Modern Integrated Circuits (IC's) have changed the effort and skills required to design and construct systems which carry out sophisticated digital operations. While it's desirable to understand how IC's work in terms of semiconductor physics and while good engineering practices are necessary in commercial products, it's now possible to successfully put together data acquisition hardware without first mastering these subjects.

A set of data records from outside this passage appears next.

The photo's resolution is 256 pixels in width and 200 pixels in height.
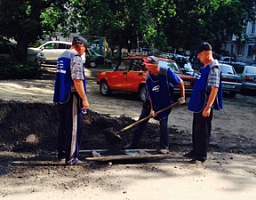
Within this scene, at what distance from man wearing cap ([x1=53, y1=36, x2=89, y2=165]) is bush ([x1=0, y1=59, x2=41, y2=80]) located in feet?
39.0

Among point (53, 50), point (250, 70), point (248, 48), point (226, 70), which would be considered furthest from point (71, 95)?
point (248, 48)

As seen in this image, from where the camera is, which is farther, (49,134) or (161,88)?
(49,134)

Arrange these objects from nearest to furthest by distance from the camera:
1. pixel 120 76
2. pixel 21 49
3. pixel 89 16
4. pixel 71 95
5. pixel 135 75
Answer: pixel 71 95 → pixel 135 75 → pixel 120 76 → pixel 89 16 → pixel 21 49

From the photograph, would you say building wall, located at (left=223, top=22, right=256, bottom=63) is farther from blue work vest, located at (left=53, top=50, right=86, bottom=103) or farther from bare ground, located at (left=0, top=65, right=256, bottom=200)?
blue work vest, located at (left=53, top=50, right=86, bottom=103)

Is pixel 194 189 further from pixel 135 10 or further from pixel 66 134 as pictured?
pixel 135 10

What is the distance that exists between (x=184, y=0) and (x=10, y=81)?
1067 cm

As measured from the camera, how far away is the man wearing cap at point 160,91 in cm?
569

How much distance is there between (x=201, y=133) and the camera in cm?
543

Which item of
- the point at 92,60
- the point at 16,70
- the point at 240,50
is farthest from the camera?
the point at 240,50

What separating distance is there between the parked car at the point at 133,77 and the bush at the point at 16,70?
523cm

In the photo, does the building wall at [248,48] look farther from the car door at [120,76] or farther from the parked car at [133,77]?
the car door at [120,76]

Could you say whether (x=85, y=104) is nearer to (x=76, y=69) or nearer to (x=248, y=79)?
(x=76, y=69)

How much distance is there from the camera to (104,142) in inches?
255

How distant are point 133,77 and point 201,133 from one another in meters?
6.90
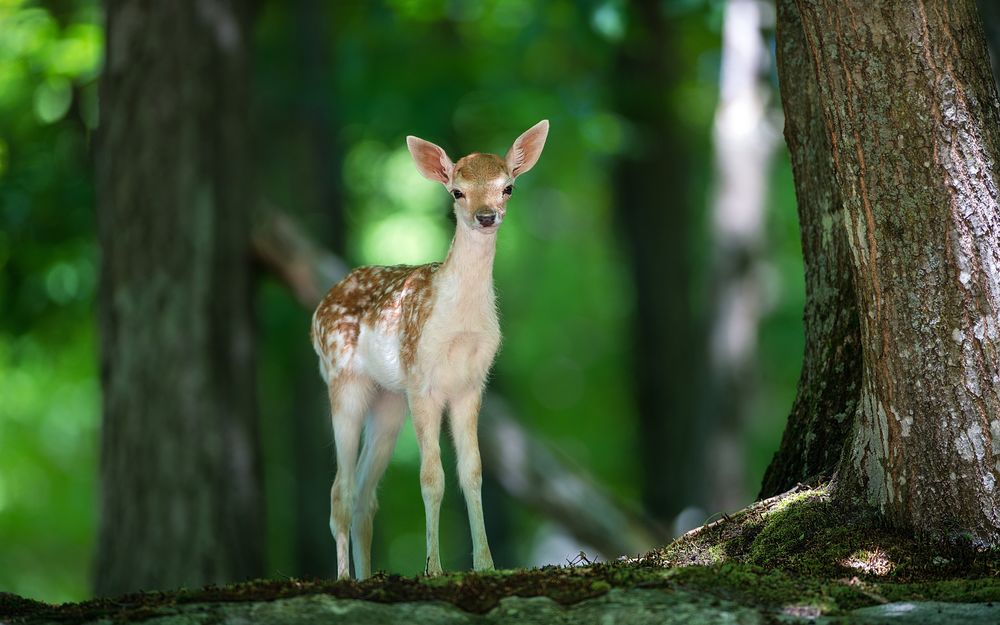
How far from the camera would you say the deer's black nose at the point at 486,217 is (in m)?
5.96

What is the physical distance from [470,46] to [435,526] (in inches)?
417

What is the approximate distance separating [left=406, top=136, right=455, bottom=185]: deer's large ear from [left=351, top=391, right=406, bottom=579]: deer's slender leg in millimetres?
1262

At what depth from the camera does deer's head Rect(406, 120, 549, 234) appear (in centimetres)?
607

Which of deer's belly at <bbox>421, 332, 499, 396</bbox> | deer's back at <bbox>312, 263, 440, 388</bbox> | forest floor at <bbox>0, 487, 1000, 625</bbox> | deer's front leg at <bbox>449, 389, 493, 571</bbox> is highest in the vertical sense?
deer's back at <bbox>312, 263, 440, 388</bbox>

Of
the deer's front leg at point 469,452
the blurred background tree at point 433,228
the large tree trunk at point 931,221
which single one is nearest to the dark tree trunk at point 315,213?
the blurred background tree at point 433,228

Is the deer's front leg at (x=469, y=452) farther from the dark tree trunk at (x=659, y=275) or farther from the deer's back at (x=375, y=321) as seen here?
the dark tree trunk at (x=659, y=275)

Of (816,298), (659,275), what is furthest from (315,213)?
(816,298)

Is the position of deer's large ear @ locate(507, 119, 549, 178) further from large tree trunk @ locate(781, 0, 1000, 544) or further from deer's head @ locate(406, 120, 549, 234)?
large tree trunk @ locate(781, 0, 1000, 544)

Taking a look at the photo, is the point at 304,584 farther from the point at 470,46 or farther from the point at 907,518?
the point at 470,46

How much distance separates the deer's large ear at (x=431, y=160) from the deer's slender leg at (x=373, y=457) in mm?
1262

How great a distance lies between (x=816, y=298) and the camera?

Only fifteen different IC's are required for the parallel ports circuits of Chapter 3, for the analog-to-digital converter, memory and programmable interval counter circuits of Chapters 4-6, and for the measurement systems of Chapters 7-10. The purpose of this chapter is to introduce these and a few other IC's as well as associated design principles. Section 2.1 covers basic logic gates. Section 2.2 introduces integrated circuits, breadboarding and troubleshooting. Section 2.3 presents digital clocks. Section 2.4 introduces the 7474 flip-flop and a variety of timing and control operations. Section 2.5 outlines electrical properties of logic gates. Section 2.6 presents binary, hexadecimal and decimal number systems. Section 2.7 covers the 74192 and 74193 counters and several applications. Section 2.8 presents the 74138 decoder/demultiplexer and additional control applications. Section 2.9 introduces the 74152 multiplexer. And Section 2.10 presents tri-state gates, buses and the 74373 and 74244 buffers. While these topics provide a complete background for this book, readers are referred to Appendix A for more comprehensive introductions to digital electronics.

In general, a logic gate may be thought of as shown in Figure 2.1. It has one or more inputs and one or more outputs, and requires +5 volts and ground. The inputs must be in one of two states (+ 5 volts or zero volts).